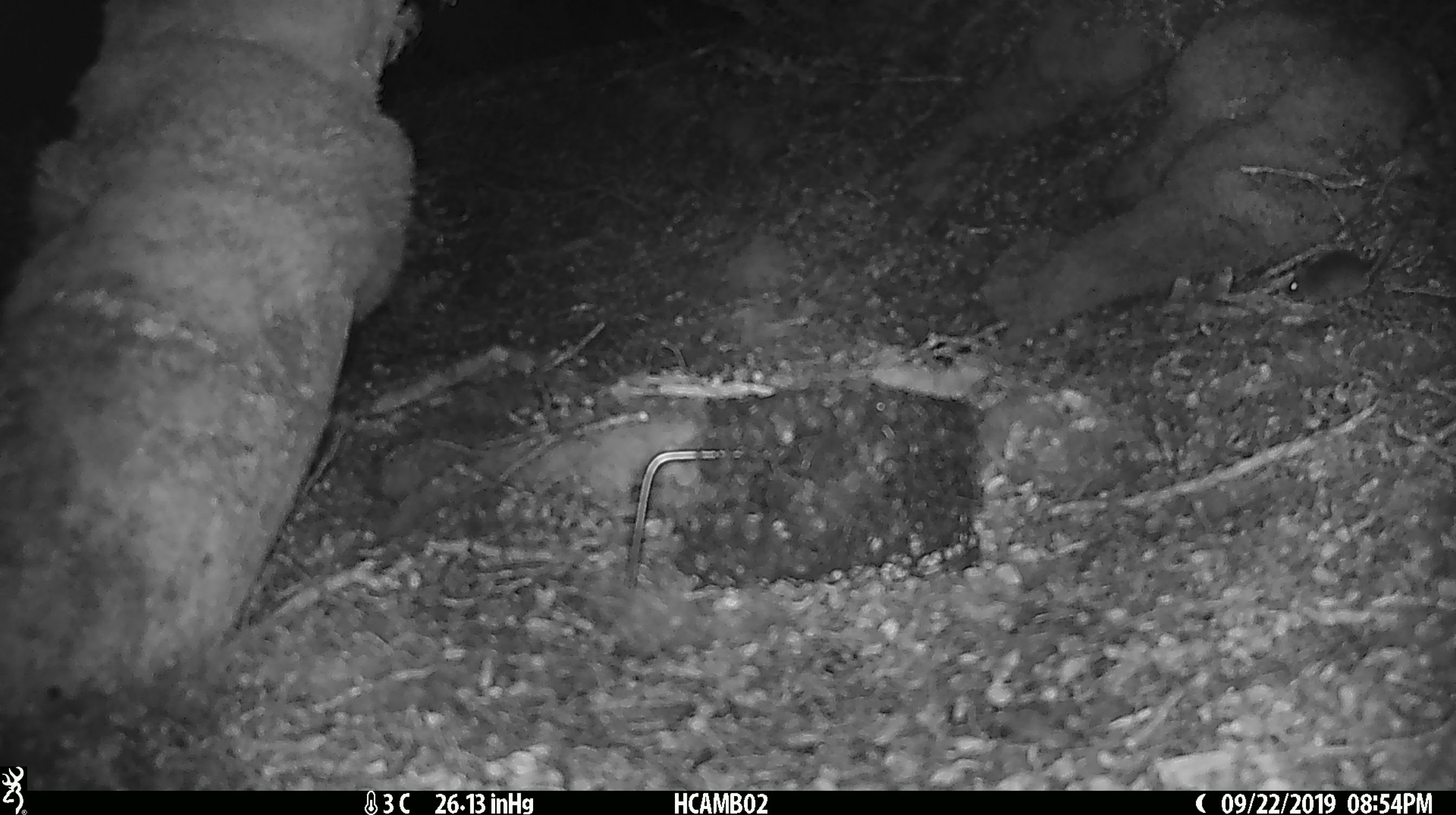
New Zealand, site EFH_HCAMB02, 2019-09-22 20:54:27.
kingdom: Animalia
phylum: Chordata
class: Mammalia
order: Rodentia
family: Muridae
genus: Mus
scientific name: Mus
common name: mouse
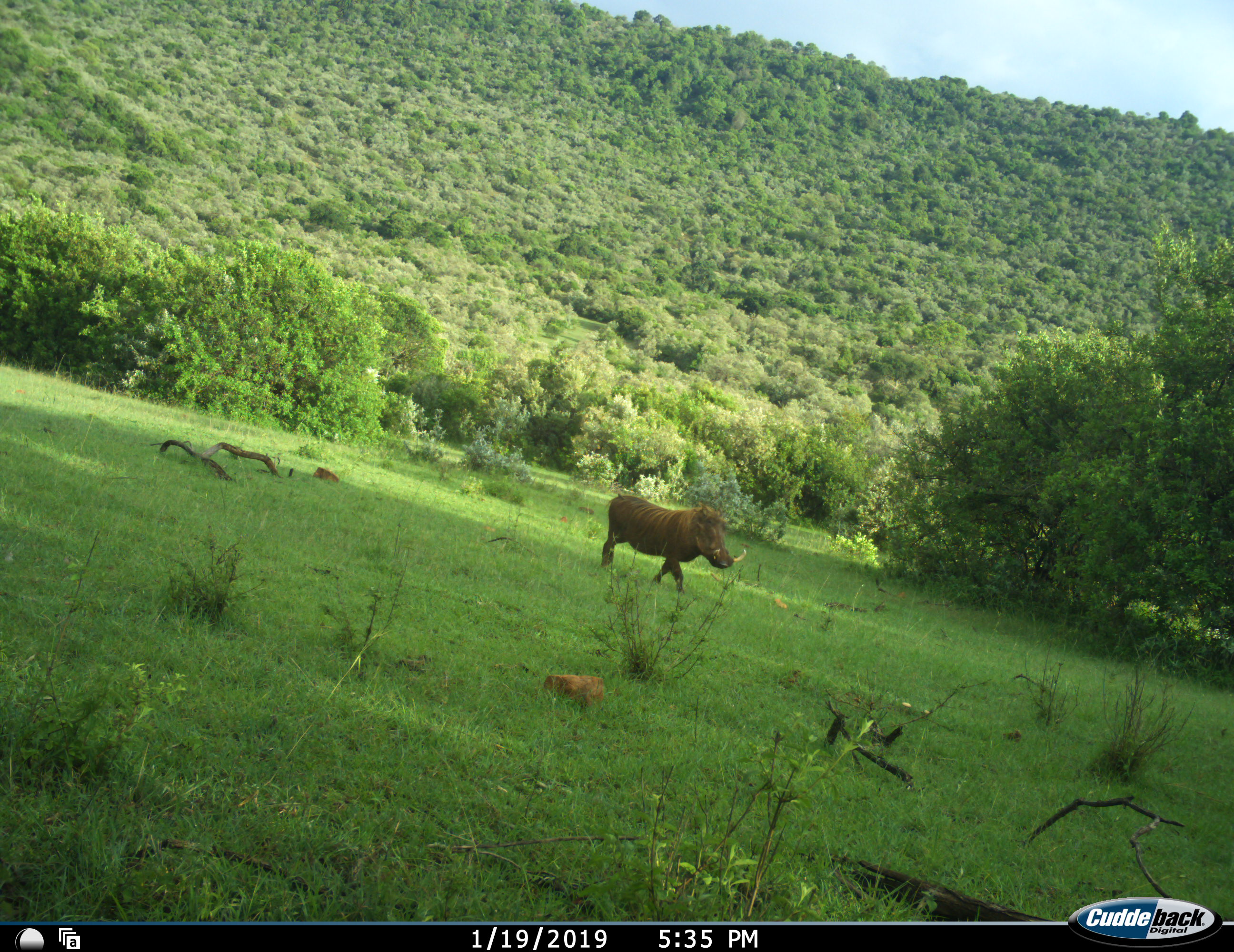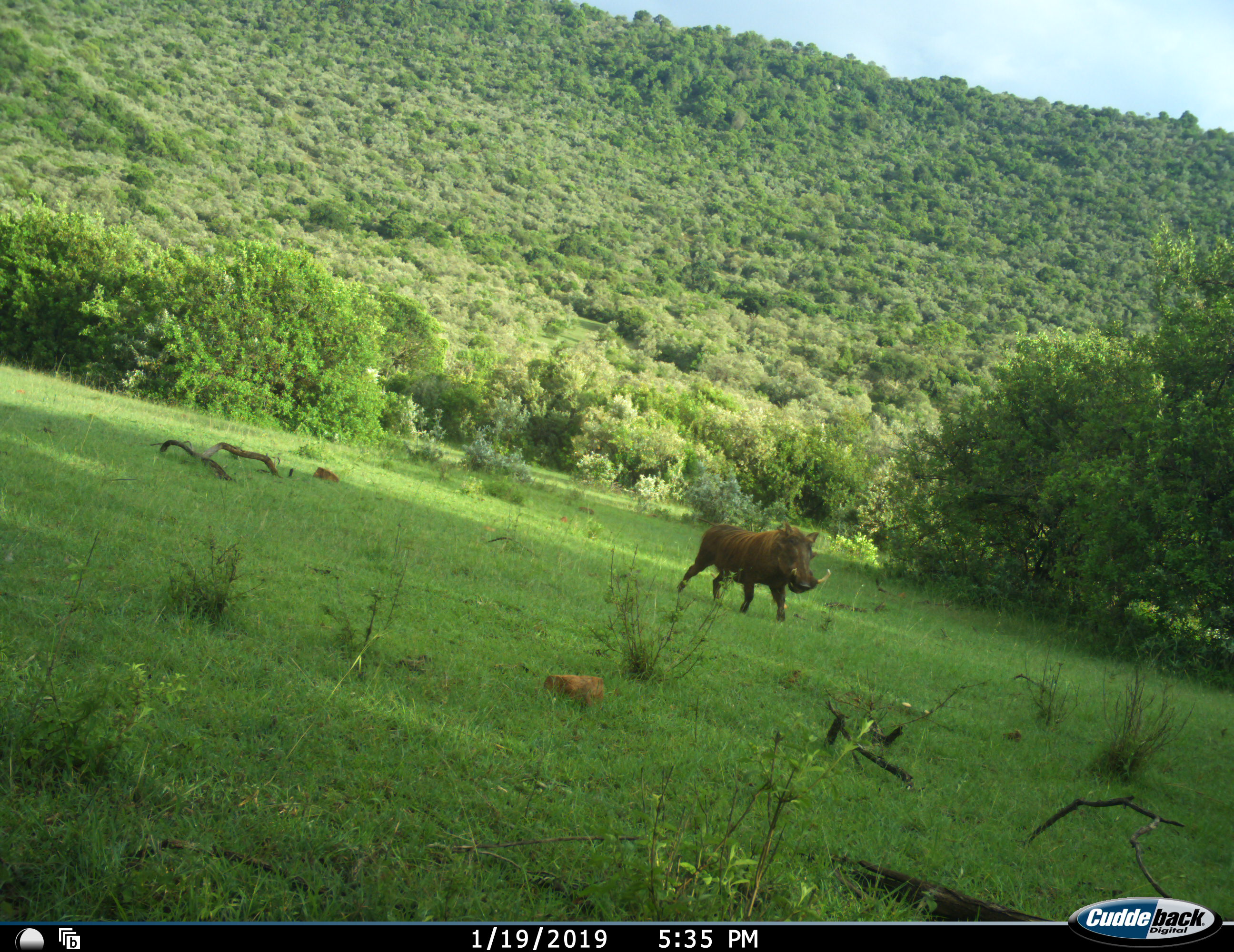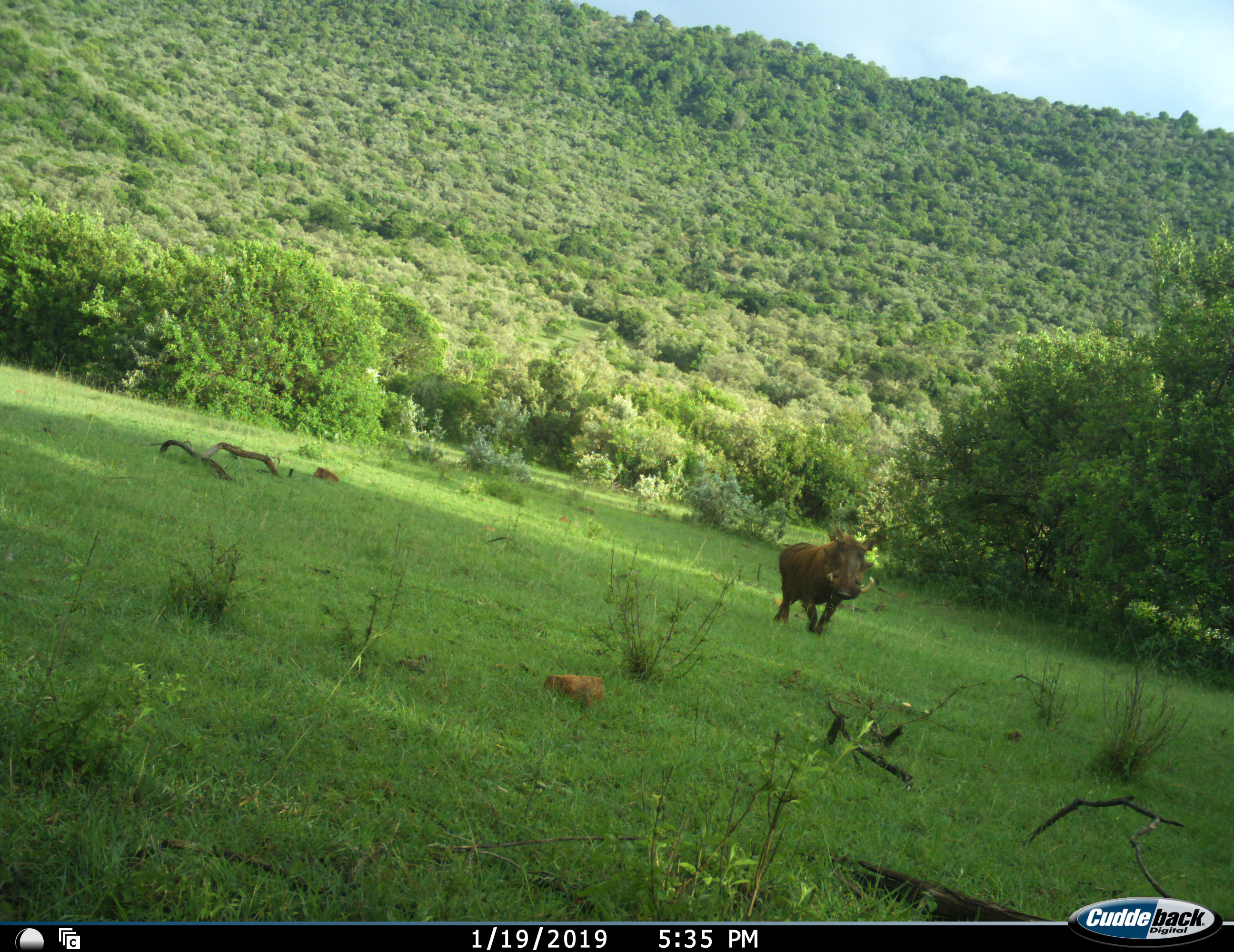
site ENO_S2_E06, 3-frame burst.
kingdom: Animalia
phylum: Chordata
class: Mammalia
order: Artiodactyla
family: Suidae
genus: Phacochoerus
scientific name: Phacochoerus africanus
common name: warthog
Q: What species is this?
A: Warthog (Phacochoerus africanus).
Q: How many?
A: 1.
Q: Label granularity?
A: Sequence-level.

> _Exercise prompt_: What are the lines from the one with "genus: Phacochoerus" through the end of the entries? Give them again exactly, both end lines included.

> _Worked solution_:
genus: Phacochoerus
scientific name: Phacochoerus africanus
common name: warthog
Q: What species is this?
A: Warthog (Phacochoerus africanus).
Q: How many?
A: 1.
Q: Label granularity?
A: Sequence-level.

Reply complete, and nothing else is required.